Please output the following records exactly. Leave every image out.

Material supplied below:

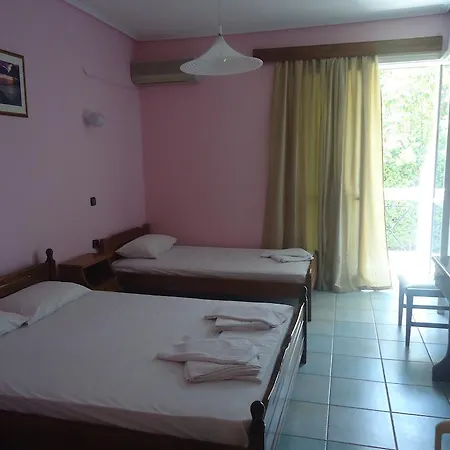Hotel Francisco 2*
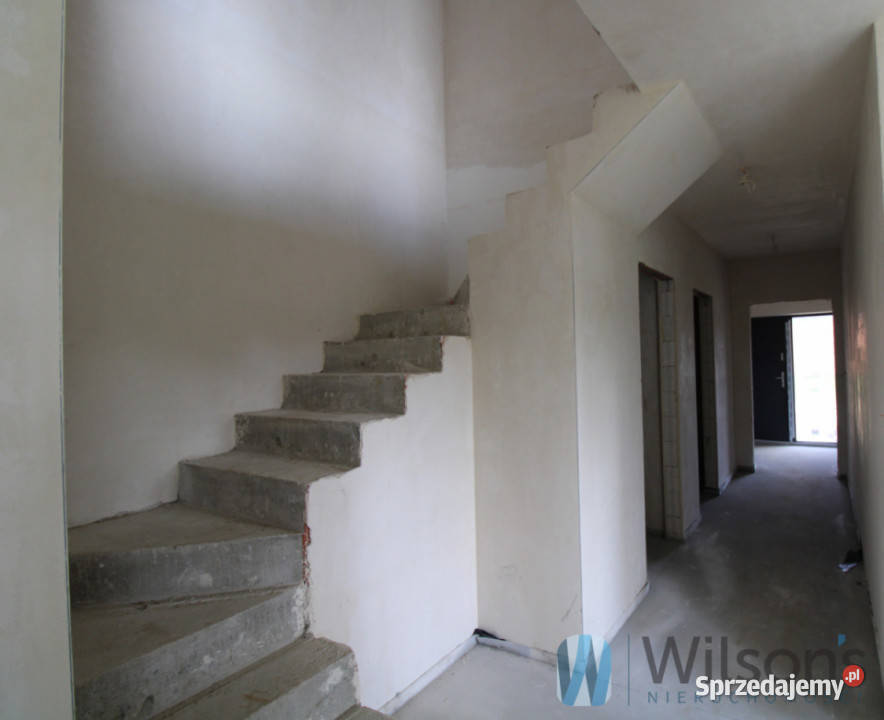 Dom wolnostojący na sprzedaż Lutynia 13968m2 asfalt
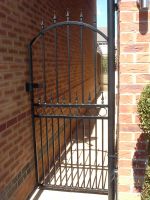 Single Gate - FDS08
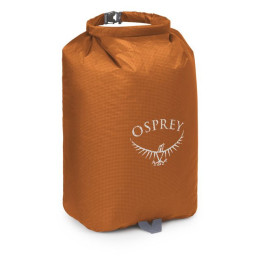 Osprey Ul Dry Sack 12 vízhatlan táska narancs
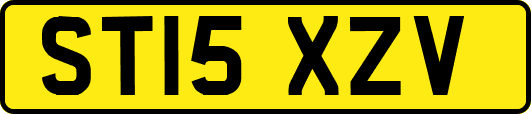 ST15XZV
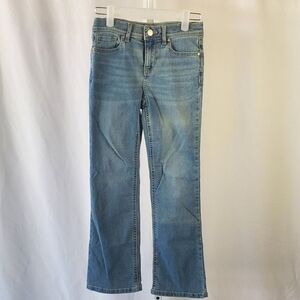 (GIRLS) 'Jordache' Bootcut Jeans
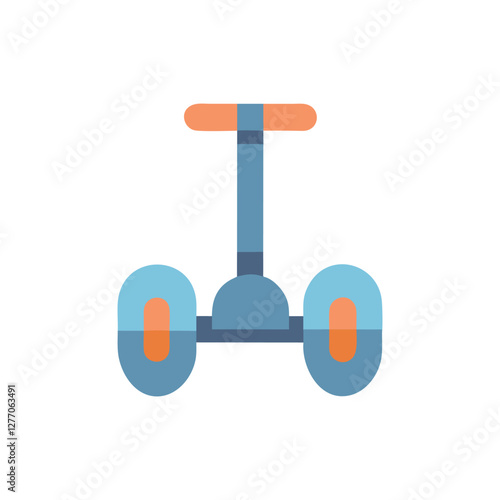  Trendy Segway Icon for City Adventures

End of Material supplied.

Solution to the problem:
Hotel Francisco 2*
 Dom wolnostojący na sprzedaż Lutynia 13968m2 asfalt
 Single Gate - FDS08
 Osprey Ul Dry Sack 12 vízhatlan táska narancs
 ST15XZV
 (GIRLS) 'Jordache' Bootcut Jeans
  Trendy Segway Icon for City Adventures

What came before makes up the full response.